### DATA SHOWN
—————
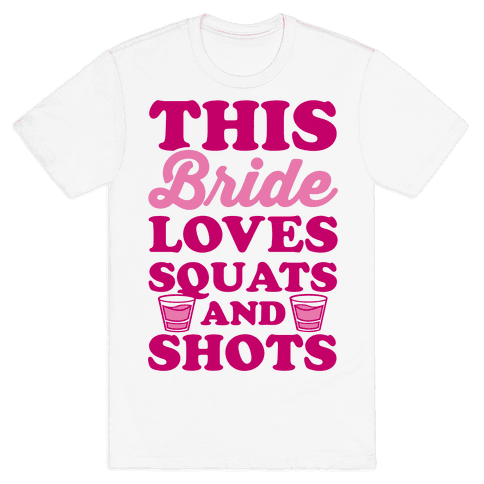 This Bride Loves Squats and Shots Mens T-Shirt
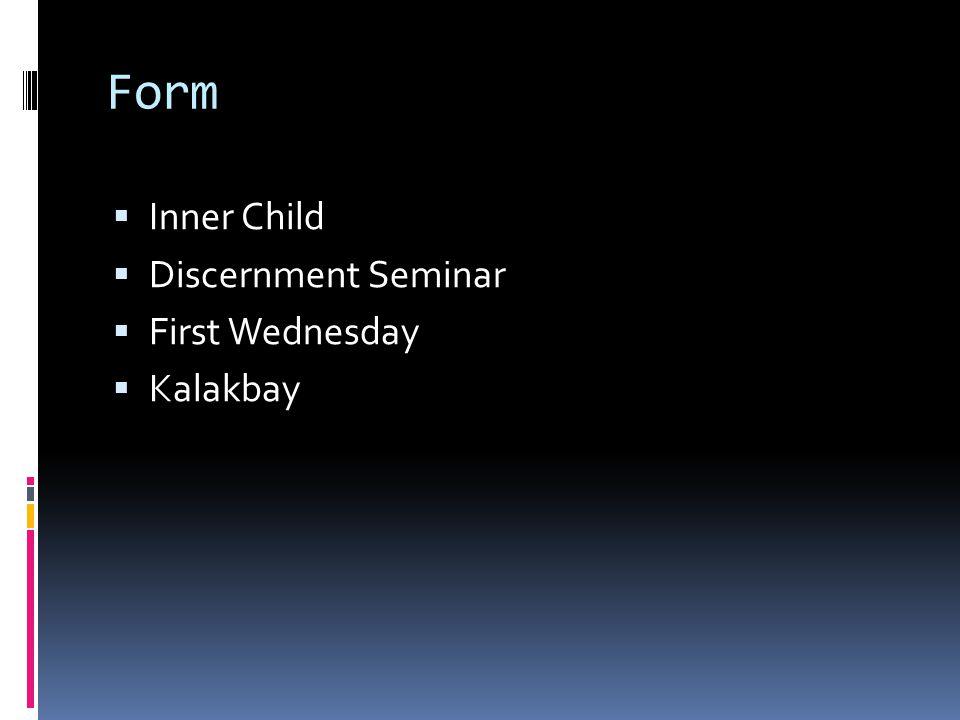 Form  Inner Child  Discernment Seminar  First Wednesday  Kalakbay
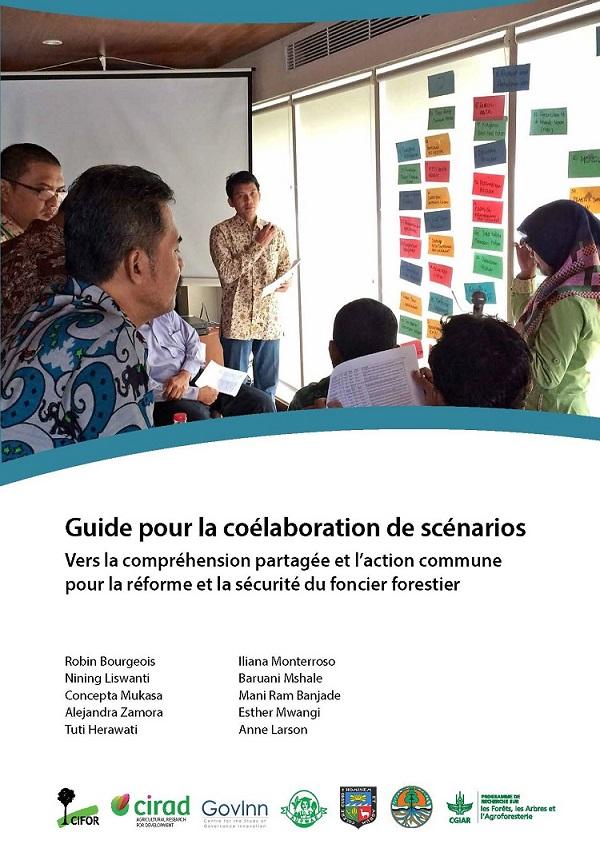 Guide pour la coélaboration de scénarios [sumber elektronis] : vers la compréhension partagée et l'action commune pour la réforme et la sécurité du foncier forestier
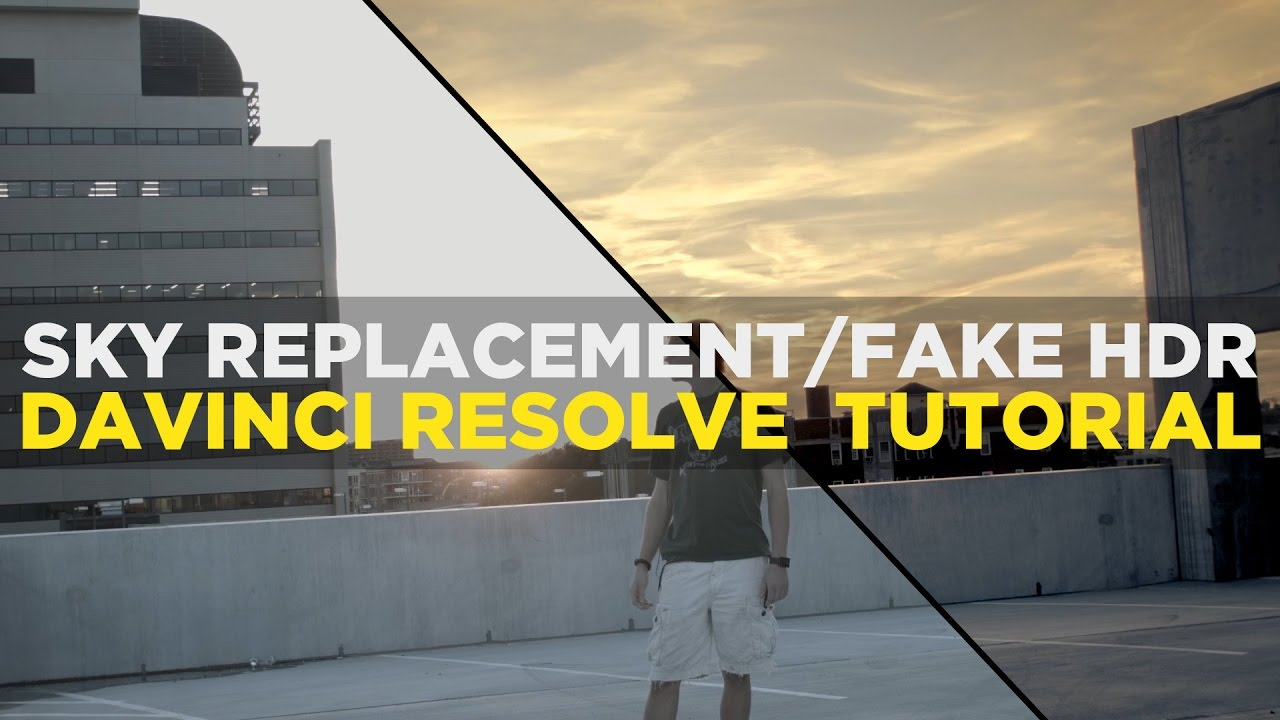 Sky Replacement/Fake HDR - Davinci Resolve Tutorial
—————
### WHAT IS REQUIRED
Write out the data above precisely. Pictures stay out.

### ANSWER SPACE
 This Bride Loves Squats and Shots Mens T-Shirt
 Form  Inner Child  Discernment Seminar  First Wednesday  Kalakbay
 Guide pour la coélaboration de scénarios [sumber elektronis] : vers la compréhension partagée et l'action commune pour la réforme et la sécurité du foncier forestier
 Sky Replacement/Fake HDR - Davinci Resolve Tutorial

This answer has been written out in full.